Google is polluting the internet - yarapavan
http://www.guardian.co.uk/commentisfree/2010/oct/30/google-polluting-internet

======
cheald
Ugh, sensationalist crap. Yes, advertising on search engines is potentially
corrupting. It is not necessarily a foregone conclusion, and I think that
Google has avoided "being evil" in regards to ads in their search results, for
the most part.

The really disingenuous part of this article is that Google does not own a
monopoly on information, or information indexing. Nobody is "allowing" them to
control information indexing; it's just good enough that there hasn't been a
compelling need for an alternative. In fact, the author draws a parallel
between public libraries and search engines - yeah, the government controlling
our information indexes on the taxpayers' dime without any incentive to
actually provide good results or to improve upon the system is _obviously_ a
better solution.

The author, or anyone here, or some kid in his parents' basement is more than
free to create their own completely open, free, self-funded information
indexer (see: DuckDuckGo!). The problem, of course, is that Google provides
much better, more complete, more comprehensive, more useful results for the
vast majority of information indexing, because of the ridiculous amount of
money and talent they've invested into solving these problems. As nice as the
idea is, the world doesn't run on nice thoughts and good intentions - at the
end of the day, that brilliant engineer that figured out how to return your
search results 0.03 sec faster has to feed his family.

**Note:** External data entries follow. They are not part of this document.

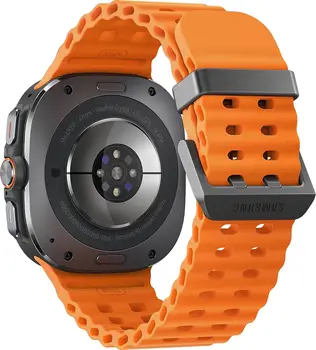 Смарт-часы Samsung Galaxy Watch Ultra 2025 Titanium Grey (SM-L705FZA2)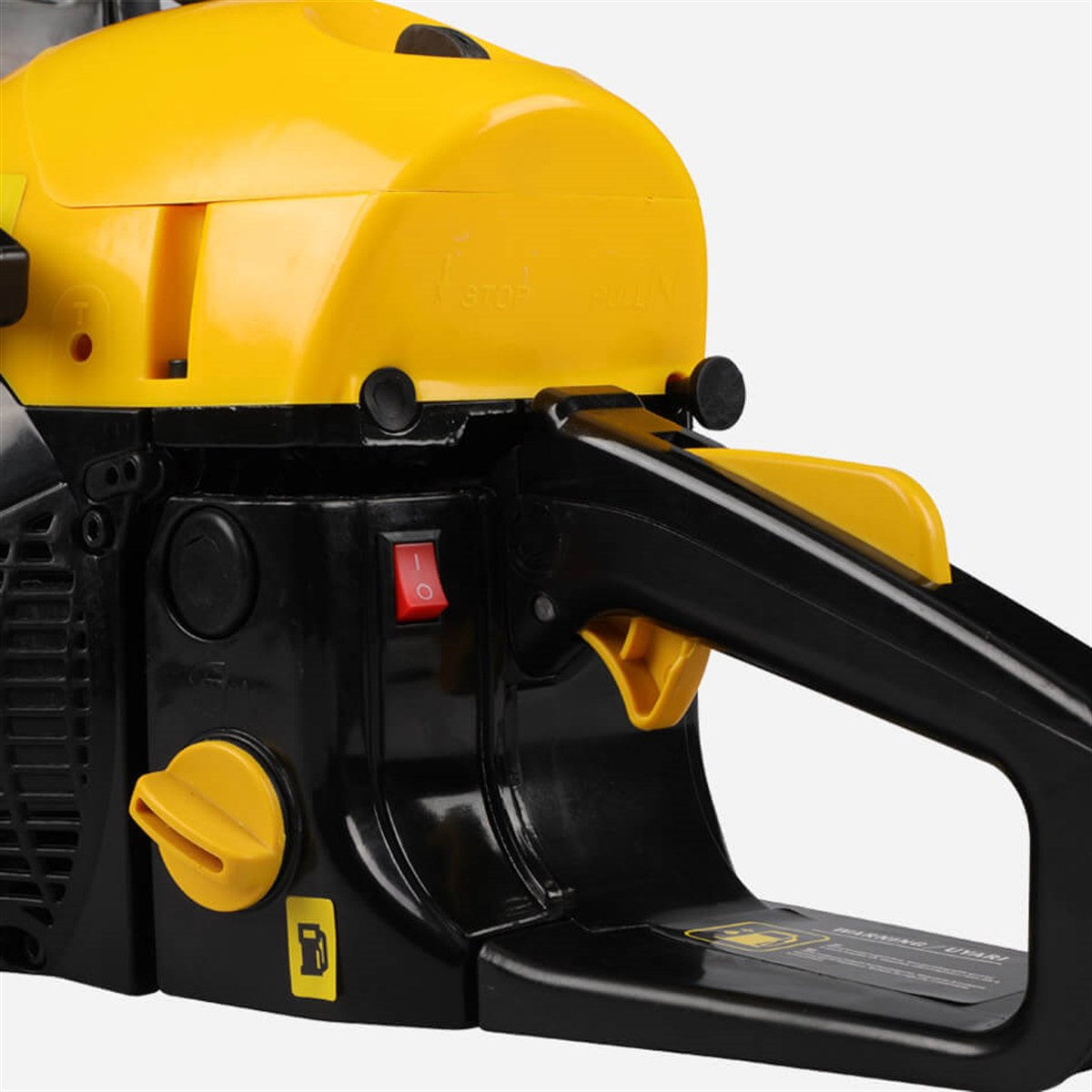 Rtrmax-Rtm958 Benzinli Ağaç Motoru 3hp 58cc 45cm Pala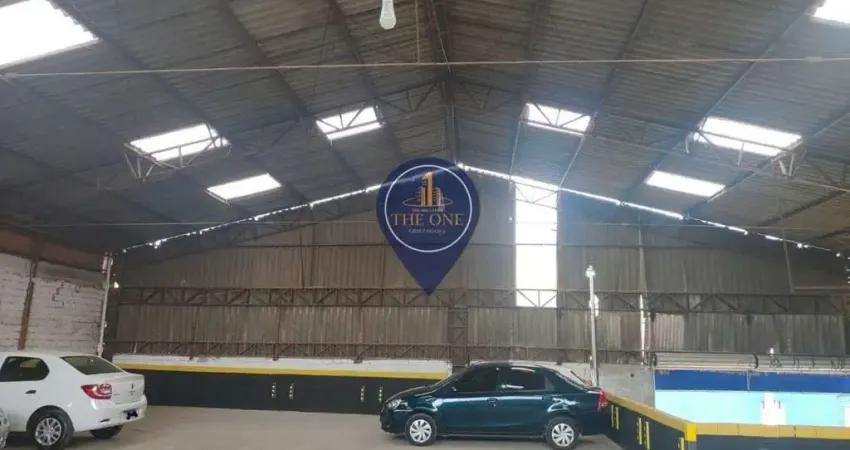 Barracão / Galpão / Depósito com 1 sala à venda no Jardim Jabaquara, São Paulo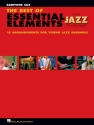 Michael Sweeney_Mike Steinel, The Best Of Essential Elements for Jazz  Jazz Ensemble Stimme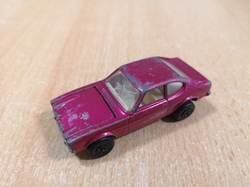 MATCHBOX FORD CAPRI No 54 1972 ENGLAND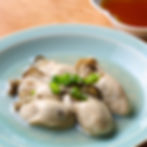 北海道産蒸しカキ / Mushi Kaki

Advertising in a search engine isn't inherently evil; it's _dangerous_ ,
because advertisers will want to buy the first search results, and will often
pay well for that privilege. The temptation of that offer is strong, but
honestly? Google's big enough at this point that they've proved that they can
be enormously profitable without having to sacrifice result quality. If
anything, Google has made advertising more useful to me as a consumer, rather
than allowing advertising to degrade my end-user experience. Google is
successful because they've delivered consistently useful results, and then
attached advertising to it, not because they've delivered advertised results
and then the actually useful stuff 2/3's of a page later.

I eagerly await the author's new, open, free-to-use, ad-free, as-good-and-
fast-as-Google search engine. I'll use it if he'll deliver it, but he'll be
too busy Googling quotes for his next article to make that happen.

------
socratees
A different perspective - but definitely worth being analyzed. What do you
think?

------
drivebyacct2
Nooo. That's why Google became successful. They focused on providing relevant
results. If they were a commercialized search engine then they'd be no better
than the yellow pages.

Their ads supplement their amazing results.